## [Article]
** start **
Tuesday 9 May 2017

I is for... it's actually H!

I is for… it’s actually H!

Once again reader, I apologise for my unbelievable tardiness of late but [insert excuse here]. No, I have actually been spending my time productively eating all the trdelnik the beautiful city of Prague has to offer (I cannot even describe the glory of that food – you gotta look it up) and throwing some very important shapes on the dancefloor at a friend’s wedding. Sorry. But also, not really that sorry at all.

As you may well remember, the last post I did was for the letter ‘I’. Turns out, ‘I’ is not the letter that follows ‘G’. If you are over 2 years of age, you will know that actually, it should have been ‘H’. So here we are, arriving at ‘H’ with joy, excitement and yes, a hint of embarrassment that I messed up something so simple. But what countries, pray tell, begin with ‘H’? Anything springing to mind? No? Good, ‘cos it took me a while too. Well, for this letter, I had three options: Haiti, Hungary and Honduras. Not exactly setting the world alight in culinary terms, eh? To be fair to Hungary, goulash is one tasty little number, but I felt like I wanted to venture a bit further than Europe, given that I’d already hung around there for ‘F’ and ‘G’. The question was: Haiti or Honduras? I have approximately zero connection to either, so this time, I just went for what I fancied. And this week, I fancied some Latino flavaaaaaa. That’s mainly because Enrique Iglesias has featured quite prominently on the soundtrack to my kitchen recently – and I’m not even ashamed to admit it. Bailamos indeed.

Honduras is quite a petite country squished between Guatemala, El Salvador and Nicaragua, waaaaaaay over there in Central America. It’s a tricksy little blighter, to say the least. It gained independence from the Spanish in 1821 in the hope of being able to sort itself out without those pesky Europeans interfering, but sadly suffers from a whole lot of social problems and a very shaky political scene. It also has the extremely dubious accolade of having the world’s highest murder rate. On the plus side, it has a bounty of natural resources: minerals, coffee, sugar cane and an array of beautiful fruits. Hoorah for nature!
** end **
## [Required work]
1 > Please list the natural resources the blog post says Honduras has.
2 > According to the blog post, in what year did Honduras gain independence from the Spanish?
The material after this post is separate from it.

## [Material provided]
** start **
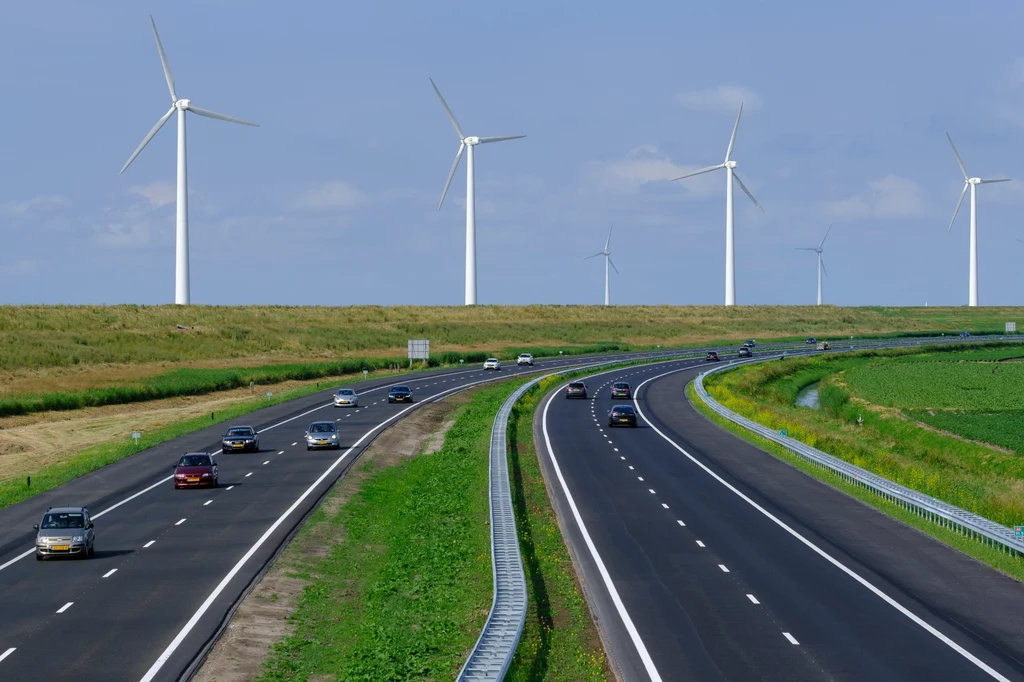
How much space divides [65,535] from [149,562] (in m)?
** end **
## [Task results]
1 > Minerals, coffee, sugar cane, and an array of beautiful fruits.

2 > 1821